Die Verzahnung von Pflanzenschutzgeräteprüfung und Zulassung der Pflanzenschutzmittel zeigt sich auf vielen Gebieten und hat die Voraussetzungen für einen sicheren und umweltschonenden Pflanzenschutz geschaffen. Auf plötzlich und unerwartet eintretende Ereignisse wie das Bienensterben im Jahr 2008 konnte in gemeinsamen Anstrengungen schnell und effektiv reagiert werden, wodurch die Wichtigkeit der Zusammenarbeit der für die Zulassung der Pflanzenschutzmittel und die Prüfung der Pflanzenschutzgeräte zuständigen Behörden erneut unter Beweis gestellt werden konnte.*

Stichwörter: Pflanzenschutzgeräte, Pflanzenschutzmittel, Geräteprüfung, Zulassung

Abstract

The interlocking of the testing of plant protection equipment and the authorization of pesticides concerns many areas of plant protection and is the prerequisite for a safe and environmental friendly application of pesticides. There have been quick and effective reactions to suddenly and unexpected occurring incidents like the bee incident in 2008, which showed the importance of the collaboration of all authorities responsible for the authorization of pesticides and for the testing of plant protection equipment.

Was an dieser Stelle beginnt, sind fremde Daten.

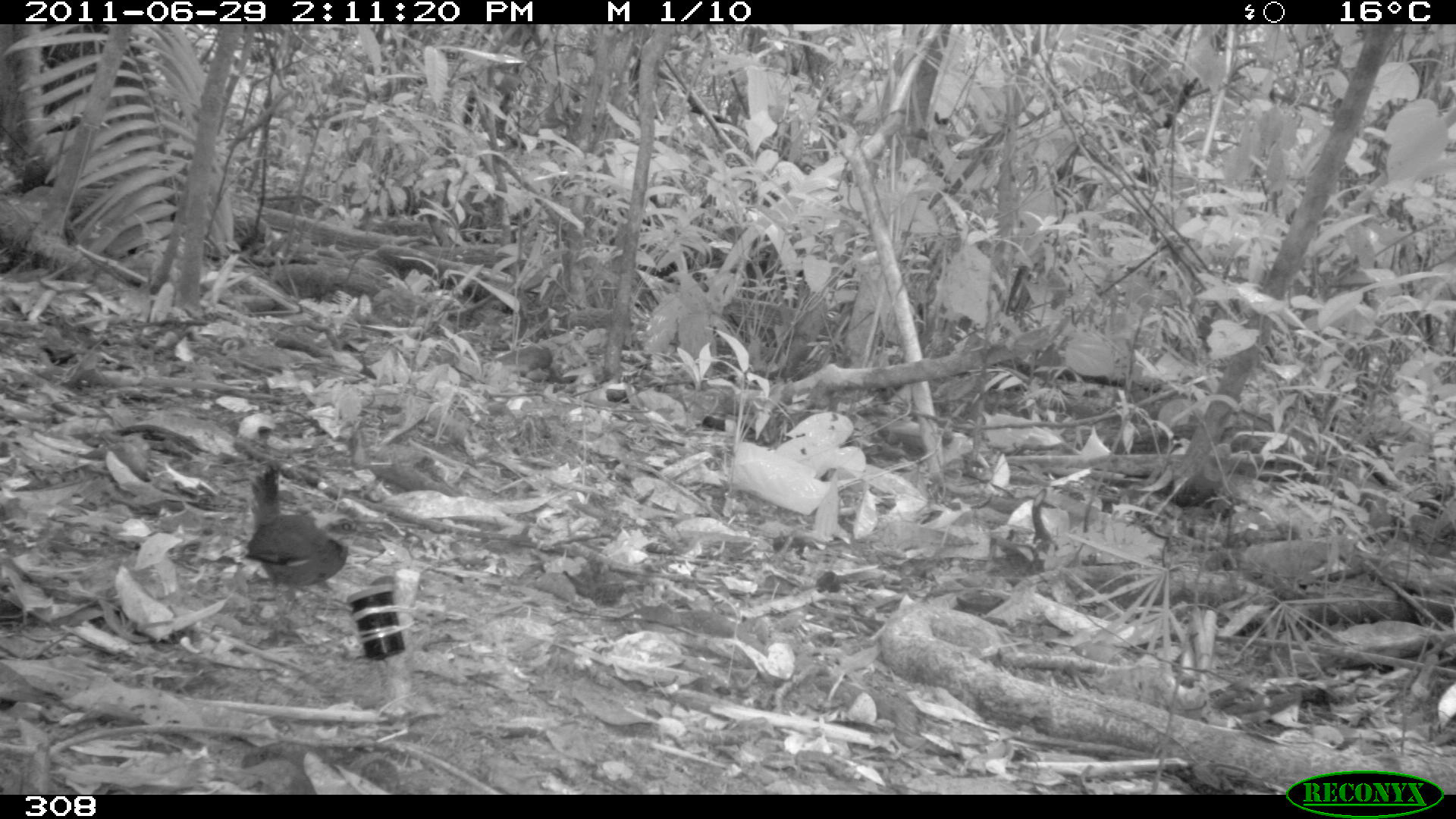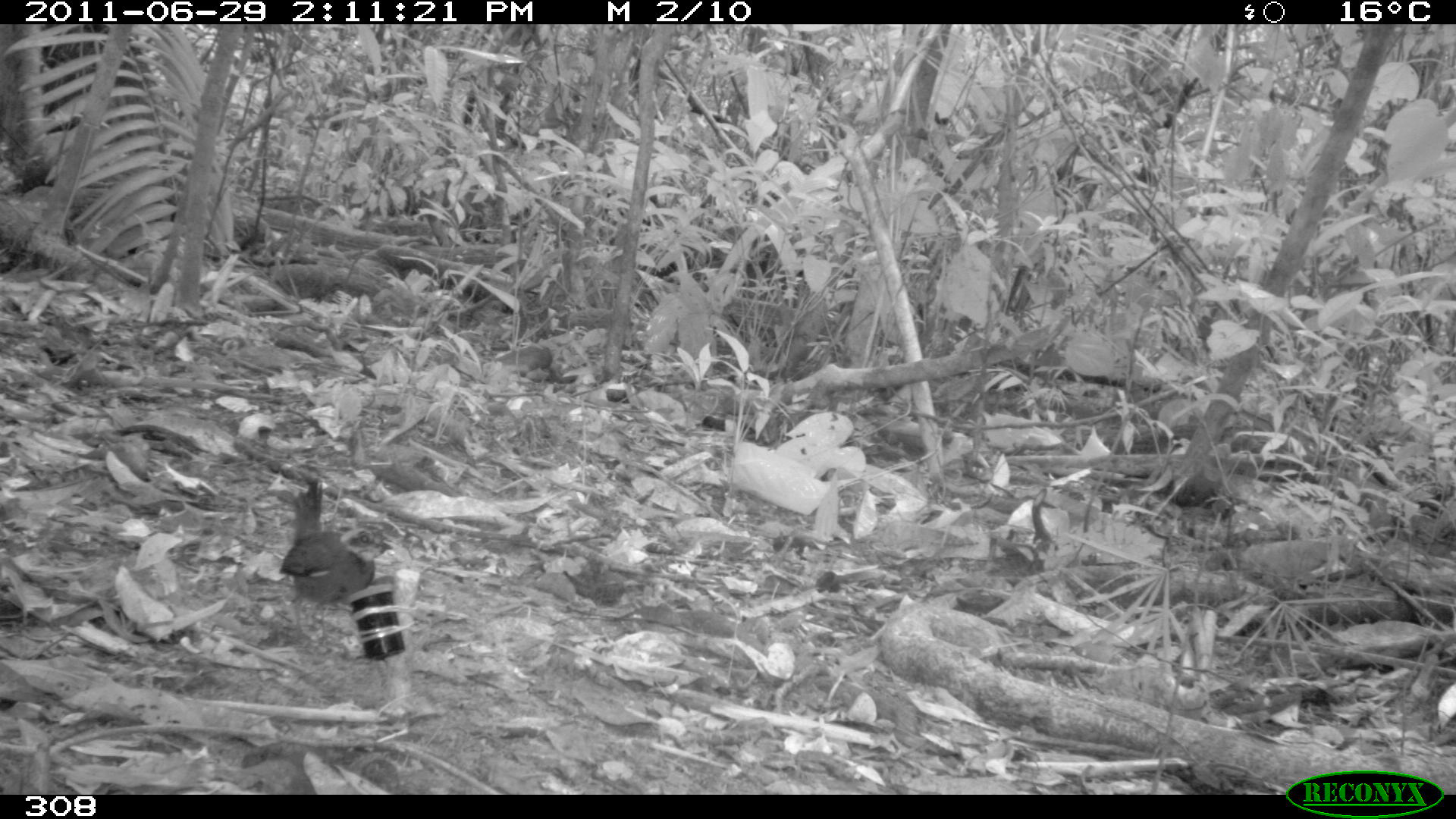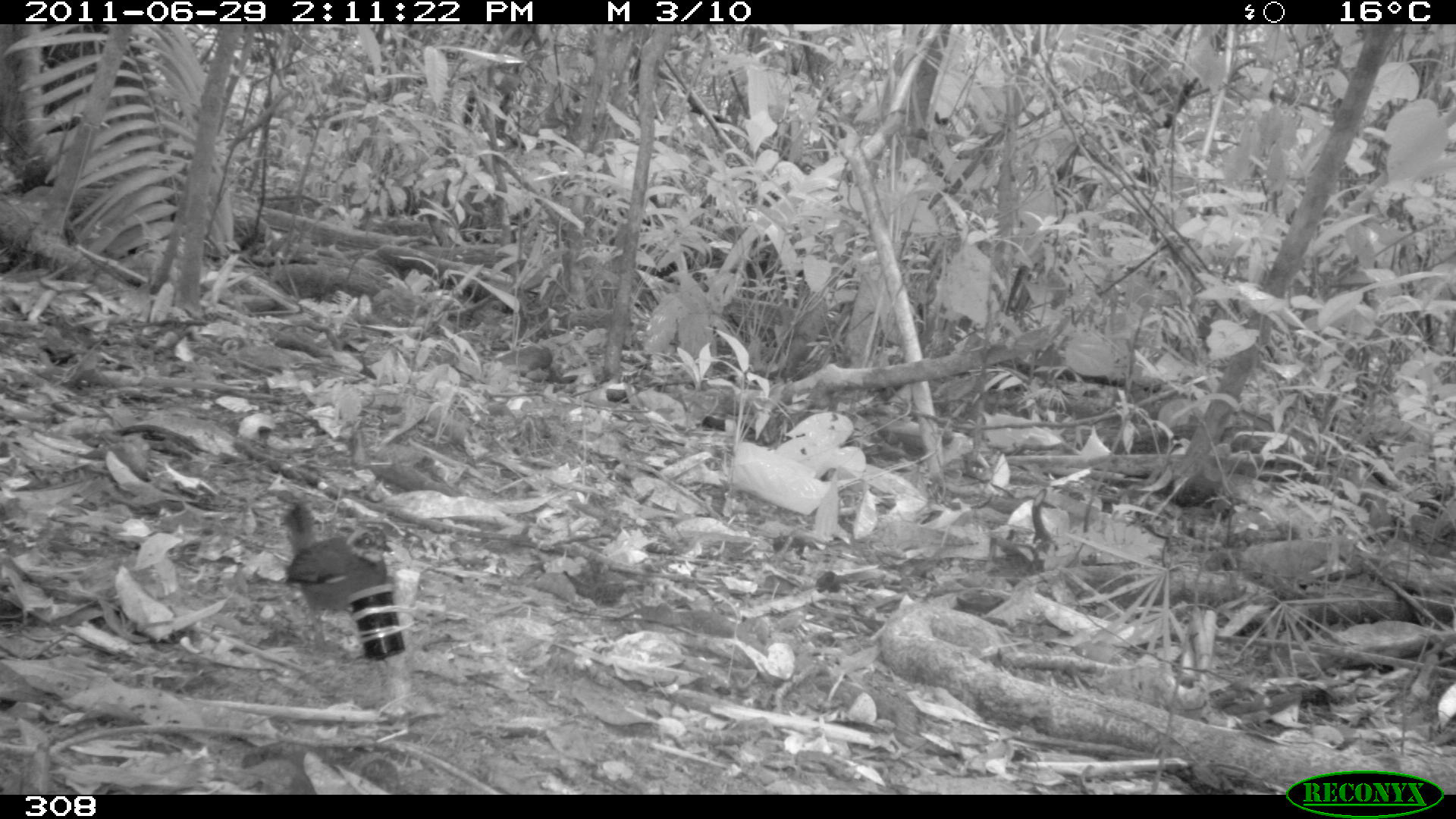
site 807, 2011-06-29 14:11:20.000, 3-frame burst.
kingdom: Animalia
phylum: Chordata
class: Aves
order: Passeriformes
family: Formicariidae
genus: Formicarius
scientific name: Formicarius analis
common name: black-faced antthrush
Formicarius analis (black-faced antthrush).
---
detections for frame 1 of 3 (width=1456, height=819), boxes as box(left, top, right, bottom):
formicarius analis: box(243, 460, 380, 630)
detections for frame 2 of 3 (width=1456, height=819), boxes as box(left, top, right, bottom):
formicarius analis: box(279, 478, 392, 646)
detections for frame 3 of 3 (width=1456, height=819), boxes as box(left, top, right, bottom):
formicarius analis: box(280, 501, 396, 651)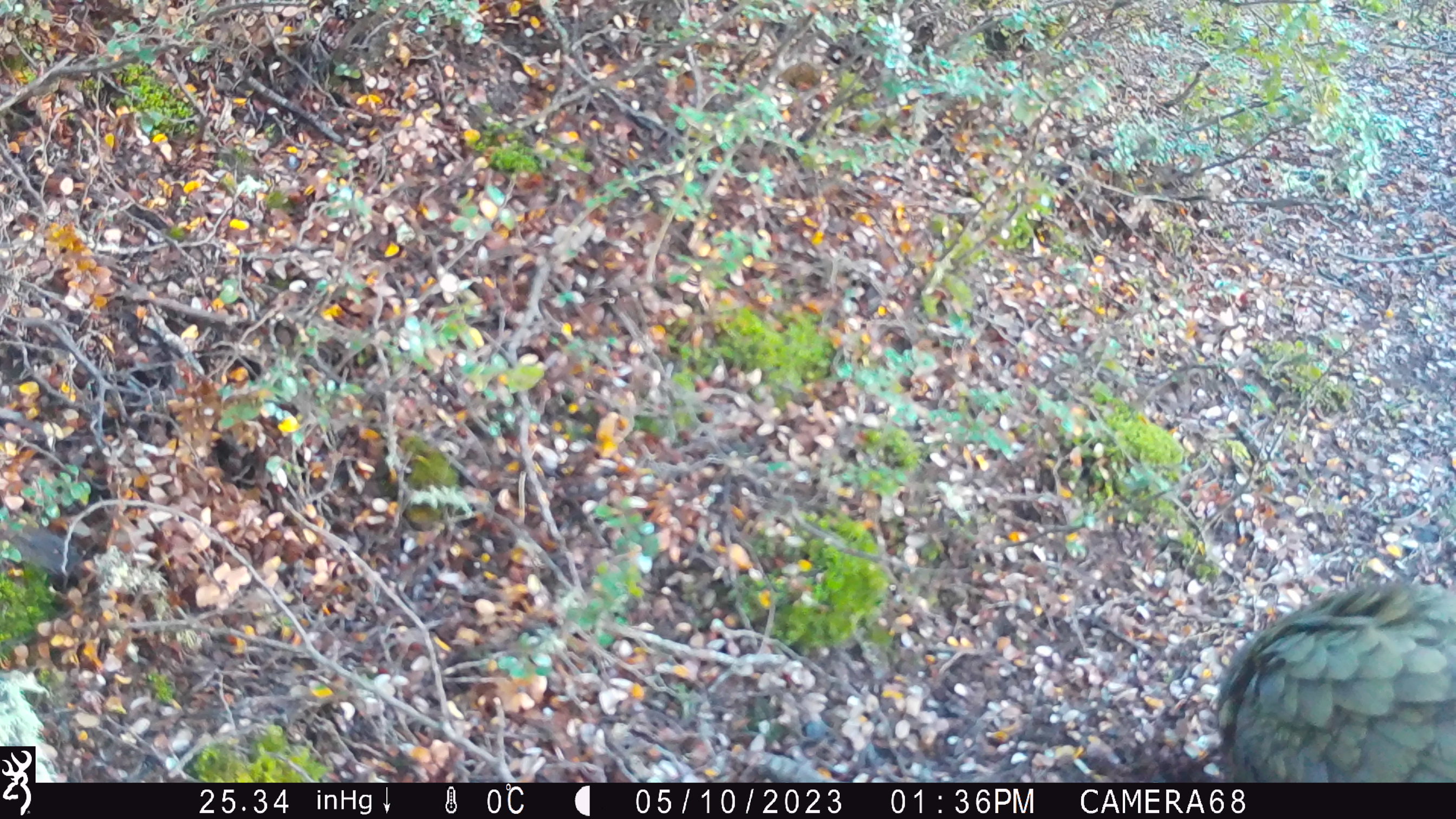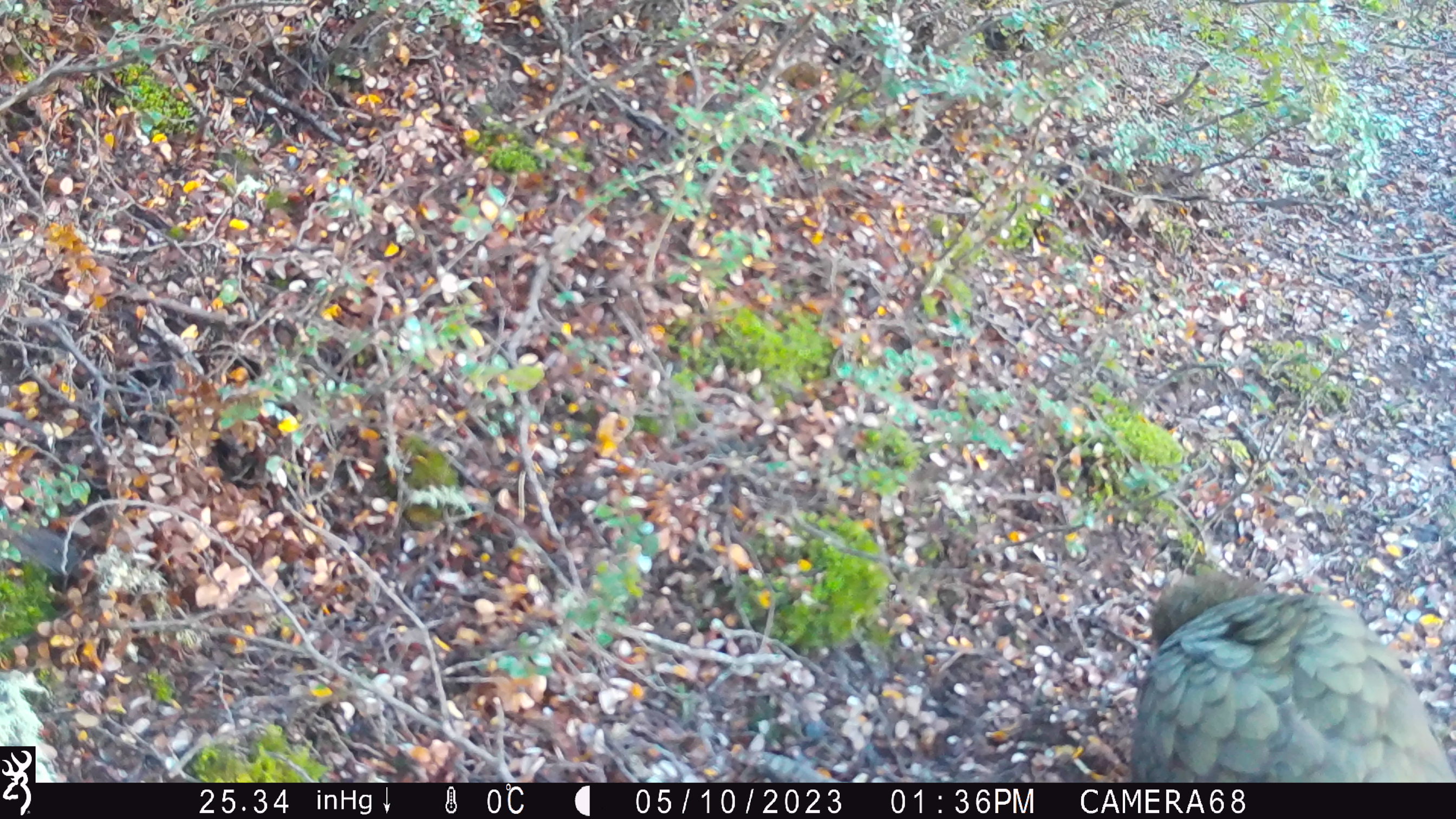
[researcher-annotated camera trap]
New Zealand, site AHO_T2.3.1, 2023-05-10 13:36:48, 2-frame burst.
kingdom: Animalia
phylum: Chordata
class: Aves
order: Psittaciformes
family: Strigopidae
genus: Nestor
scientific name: Nestor notabilis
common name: kea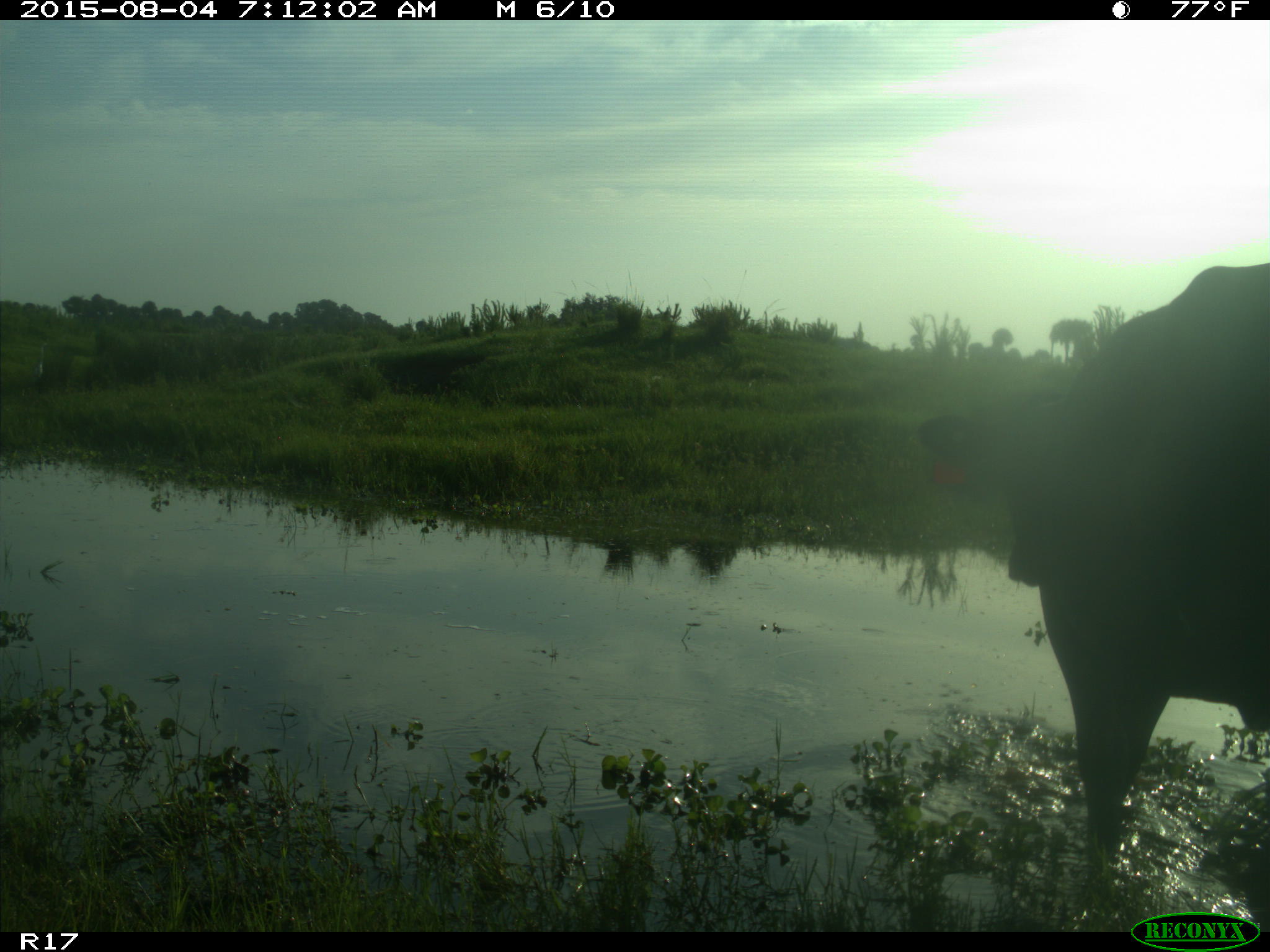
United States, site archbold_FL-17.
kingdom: Animalia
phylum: Chordata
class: Mammalia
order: Artiodactyla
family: Bovidae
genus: Bos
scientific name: Bos taurus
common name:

Key words: Plant protection equipment, pesticides, plant protection equipment test, authorization

Einleitung

Die Prüfung der Pflanzenschutzgeräte ist eng mit der Zulassung der Pflanzenschutzmittel verknüpft. Pflanzenschutzgeräte, die dem Stand der Technik entsprechen, bieten die Gewähr, dass sich die Pflanzenschutzmittel so ausbringen lassen, dass keine unvertretbaren Auswirkungen auf die Gesundheit von Mensch und Tier sowie auf den Naturhaushalt entstehen. Die Bewertungen der Pflanzenschutzmittel im Zulassungsverfahren beruhen in vielen Teilen auf der Voraussetzung, dass die Anwendung mit technisch einwandfreien Geräten erfolgt und dass deren Eigenschaften bekannt sind. Dazu gehören neben einer sicheren Bedienbarkeit auch die Reduzierung von Verlusten, z.B. durch Abdrift oder beim Ent­leeren und Reinigen des Gerätes und des Pflanzenschutzmittelbehälters. Der Anwenderschutz spielt ebenso eine wesentliche Rolle. In den letzten drei Jahren kamen auf Grund des Bienensterbens als Folge von Beizstaubabdrift bei der Aussaat von mit Insektiziden gebeiztem Mais­saatgut weitere Anforderungen an Beizgeräte und komplette Beizanlagen, an Sägeräte und an Granulatstreuer dazu.

Damit der technisch einwandfreie Zustand der Pflanzenschutzgeräte über die gesamte Lebensdauer sichergestellt werden kann, müssen die Landwirte ihre Geräte regelmäßig im Rahmen der Gerätekontrolle überprüfen lassen und bei Mängeln wieder instand setzen.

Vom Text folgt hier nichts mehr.